▶ **Extracted information**:
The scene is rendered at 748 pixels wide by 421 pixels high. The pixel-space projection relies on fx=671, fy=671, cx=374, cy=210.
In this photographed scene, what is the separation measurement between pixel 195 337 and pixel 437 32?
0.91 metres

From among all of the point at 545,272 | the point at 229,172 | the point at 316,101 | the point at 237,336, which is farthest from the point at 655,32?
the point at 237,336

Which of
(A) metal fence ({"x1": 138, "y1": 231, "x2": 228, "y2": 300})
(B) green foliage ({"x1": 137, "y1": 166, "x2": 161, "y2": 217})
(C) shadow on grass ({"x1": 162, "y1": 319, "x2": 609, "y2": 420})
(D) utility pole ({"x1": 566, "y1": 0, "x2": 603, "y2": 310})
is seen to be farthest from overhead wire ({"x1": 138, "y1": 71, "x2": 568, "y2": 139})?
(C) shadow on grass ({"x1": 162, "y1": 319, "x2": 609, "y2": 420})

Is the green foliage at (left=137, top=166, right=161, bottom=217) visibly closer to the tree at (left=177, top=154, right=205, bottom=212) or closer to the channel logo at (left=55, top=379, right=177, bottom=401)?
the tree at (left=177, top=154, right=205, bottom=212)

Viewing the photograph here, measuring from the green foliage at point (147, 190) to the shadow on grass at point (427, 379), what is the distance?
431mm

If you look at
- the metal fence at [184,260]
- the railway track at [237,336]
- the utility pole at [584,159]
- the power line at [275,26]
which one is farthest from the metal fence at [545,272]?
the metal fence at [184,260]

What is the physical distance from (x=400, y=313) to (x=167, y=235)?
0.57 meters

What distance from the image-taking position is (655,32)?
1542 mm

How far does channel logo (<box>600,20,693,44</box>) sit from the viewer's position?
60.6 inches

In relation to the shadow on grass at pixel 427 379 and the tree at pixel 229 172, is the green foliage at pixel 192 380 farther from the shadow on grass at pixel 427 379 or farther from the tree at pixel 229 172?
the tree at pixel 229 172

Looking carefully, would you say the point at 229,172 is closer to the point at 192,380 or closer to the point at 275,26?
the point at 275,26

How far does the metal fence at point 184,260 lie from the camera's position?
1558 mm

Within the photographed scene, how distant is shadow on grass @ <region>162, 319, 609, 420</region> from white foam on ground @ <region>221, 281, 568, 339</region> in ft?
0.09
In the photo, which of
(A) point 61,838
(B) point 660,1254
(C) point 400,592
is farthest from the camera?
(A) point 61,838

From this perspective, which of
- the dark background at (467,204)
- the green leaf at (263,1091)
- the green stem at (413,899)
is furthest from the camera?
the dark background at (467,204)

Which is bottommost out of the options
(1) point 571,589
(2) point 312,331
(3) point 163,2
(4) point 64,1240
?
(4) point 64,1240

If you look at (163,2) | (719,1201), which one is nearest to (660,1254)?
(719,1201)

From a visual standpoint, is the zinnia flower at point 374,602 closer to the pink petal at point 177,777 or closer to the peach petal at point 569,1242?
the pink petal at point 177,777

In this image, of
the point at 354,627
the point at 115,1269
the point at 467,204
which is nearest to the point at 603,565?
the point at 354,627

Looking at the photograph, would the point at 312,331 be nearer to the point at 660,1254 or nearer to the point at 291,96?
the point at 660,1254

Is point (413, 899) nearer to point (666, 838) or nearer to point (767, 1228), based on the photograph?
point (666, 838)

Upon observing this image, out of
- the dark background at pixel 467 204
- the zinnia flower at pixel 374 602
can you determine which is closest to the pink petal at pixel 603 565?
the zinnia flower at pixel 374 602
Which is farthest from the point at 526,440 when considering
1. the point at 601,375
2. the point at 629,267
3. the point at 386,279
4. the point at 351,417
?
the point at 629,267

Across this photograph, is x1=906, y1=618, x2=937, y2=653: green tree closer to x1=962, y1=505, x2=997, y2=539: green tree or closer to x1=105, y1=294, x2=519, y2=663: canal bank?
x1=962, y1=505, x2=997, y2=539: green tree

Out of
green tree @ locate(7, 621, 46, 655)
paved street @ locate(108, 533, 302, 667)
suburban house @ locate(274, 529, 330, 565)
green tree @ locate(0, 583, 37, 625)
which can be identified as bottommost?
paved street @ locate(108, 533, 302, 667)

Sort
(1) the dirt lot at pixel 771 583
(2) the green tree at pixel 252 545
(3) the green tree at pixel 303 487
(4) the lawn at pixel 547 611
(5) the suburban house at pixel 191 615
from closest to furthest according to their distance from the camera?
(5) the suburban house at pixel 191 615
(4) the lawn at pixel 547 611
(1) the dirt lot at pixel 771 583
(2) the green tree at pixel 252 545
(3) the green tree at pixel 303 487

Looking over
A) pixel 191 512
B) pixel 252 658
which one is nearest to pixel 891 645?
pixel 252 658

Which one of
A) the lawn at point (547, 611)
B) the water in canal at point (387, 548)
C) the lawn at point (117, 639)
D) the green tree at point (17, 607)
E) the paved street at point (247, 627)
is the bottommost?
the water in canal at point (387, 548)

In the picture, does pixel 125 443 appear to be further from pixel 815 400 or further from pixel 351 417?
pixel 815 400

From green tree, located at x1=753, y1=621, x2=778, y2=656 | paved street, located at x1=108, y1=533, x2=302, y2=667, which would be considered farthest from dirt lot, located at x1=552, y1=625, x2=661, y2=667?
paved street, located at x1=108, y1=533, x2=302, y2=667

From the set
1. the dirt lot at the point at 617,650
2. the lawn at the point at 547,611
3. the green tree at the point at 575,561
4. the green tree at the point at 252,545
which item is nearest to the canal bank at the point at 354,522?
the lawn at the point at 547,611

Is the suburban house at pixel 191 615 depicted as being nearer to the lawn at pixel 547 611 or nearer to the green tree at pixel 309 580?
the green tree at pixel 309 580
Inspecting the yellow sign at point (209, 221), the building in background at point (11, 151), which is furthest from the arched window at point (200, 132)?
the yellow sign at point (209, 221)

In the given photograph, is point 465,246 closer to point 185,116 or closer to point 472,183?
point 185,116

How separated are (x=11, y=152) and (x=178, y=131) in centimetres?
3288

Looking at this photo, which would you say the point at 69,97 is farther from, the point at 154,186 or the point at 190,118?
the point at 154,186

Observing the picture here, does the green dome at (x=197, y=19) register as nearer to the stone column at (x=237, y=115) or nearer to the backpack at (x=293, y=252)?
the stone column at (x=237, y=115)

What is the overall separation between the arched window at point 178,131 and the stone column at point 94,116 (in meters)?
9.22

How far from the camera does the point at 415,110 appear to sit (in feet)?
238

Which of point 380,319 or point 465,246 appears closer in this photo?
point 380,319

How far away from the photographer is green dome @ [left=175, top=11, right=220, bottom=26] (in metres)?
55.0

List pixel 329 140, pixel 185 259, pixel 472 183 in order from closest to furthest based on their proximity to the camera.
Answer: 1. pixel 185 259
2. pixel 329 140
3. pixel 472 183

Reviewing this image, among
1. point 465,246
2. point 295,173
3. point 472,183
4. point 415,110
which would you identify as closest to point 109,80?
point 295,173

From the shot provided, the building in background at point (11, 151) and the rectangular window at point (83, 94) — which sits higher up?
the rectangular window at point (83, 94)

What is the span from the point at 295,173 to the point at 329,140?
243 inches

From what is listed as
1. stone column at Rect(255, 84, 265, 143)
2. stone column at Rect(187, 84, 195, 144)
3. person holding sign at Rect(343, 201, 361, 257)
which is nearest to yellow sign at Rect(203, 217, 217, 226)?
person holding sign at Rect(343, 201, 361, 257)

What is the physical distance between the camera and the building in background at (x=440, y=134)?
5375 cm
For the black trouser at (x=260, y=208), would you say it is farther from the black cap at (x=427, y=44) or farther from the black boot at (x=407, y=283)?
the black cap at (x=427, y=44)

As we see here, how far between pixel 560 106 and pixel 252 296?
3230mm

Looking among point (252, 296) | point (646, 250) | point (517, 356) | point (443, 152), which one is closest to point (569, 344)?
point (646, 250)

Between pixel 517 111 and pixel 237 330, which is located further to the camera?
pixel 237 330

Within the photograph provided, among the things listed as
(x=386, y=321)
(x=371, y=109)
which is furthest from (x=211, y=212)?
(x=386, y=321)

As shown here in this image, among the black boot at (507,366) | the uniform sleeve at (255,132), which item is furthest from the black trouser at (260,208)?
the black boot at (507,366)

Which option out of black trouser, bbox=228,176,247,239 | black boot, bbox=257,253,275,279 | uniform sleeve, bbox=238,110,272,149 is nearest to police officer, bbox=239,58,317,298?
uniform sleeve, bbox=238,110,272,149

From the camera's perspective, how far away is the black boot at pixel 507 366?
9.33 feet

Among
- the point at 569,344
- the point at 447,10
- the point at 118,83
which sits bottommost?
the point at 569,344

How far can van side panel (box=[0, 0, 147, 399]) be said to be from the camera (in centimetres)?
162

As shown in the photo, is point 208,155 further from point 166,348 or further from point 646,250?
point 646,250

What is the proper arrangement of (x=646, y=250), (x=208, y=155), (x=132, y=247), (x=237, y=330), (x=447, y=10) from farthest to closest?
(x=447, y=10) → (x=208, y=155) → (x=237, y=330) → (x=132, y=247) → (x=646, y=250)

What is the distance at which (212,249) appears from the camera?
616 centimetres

▶ **Task description**: Reproduce the records above exactly, starting with the line that contains "Which option out" and ending with the last line.

▶ **Output of the exercise**:
Which option out of black trouser, bbox=228,176,247,239 | black boot, bbox=257,253,275,279 | uniform sleeve, bbox=238,110,272,149 is nearest to police officer, bbox=239,58,317,298?
uniform sleeve, bbox=238,110,272,149

From the camera's perspective, how far away is the black boot at pixel 507 366?
9.33 feet

Among
- the point at 569,344
- the point at 447,10
- the point at 118,83
which sits bottommost?
the point at 569,344

How far can van side panel (box=[0, 0, 147, 399]) be said to be from the camera (in centimetres)?
162

As shown in the photo, is point 208,155 further from point 166,348 or further from point 646,250?
point 646,250

What is the proper arrangement of (x=646, y=250), (x=208, y=155), (x=132, y=247), (x=237, y=330), (x=447, y=10) from farthest to closest?
(x=447, y=10) → (x=208, y=155) → (x=237, y=330) → (x=132, y=247) → (x=646, y=250)

What is the distance at which (212,249) appears from the camera?
616 centimetres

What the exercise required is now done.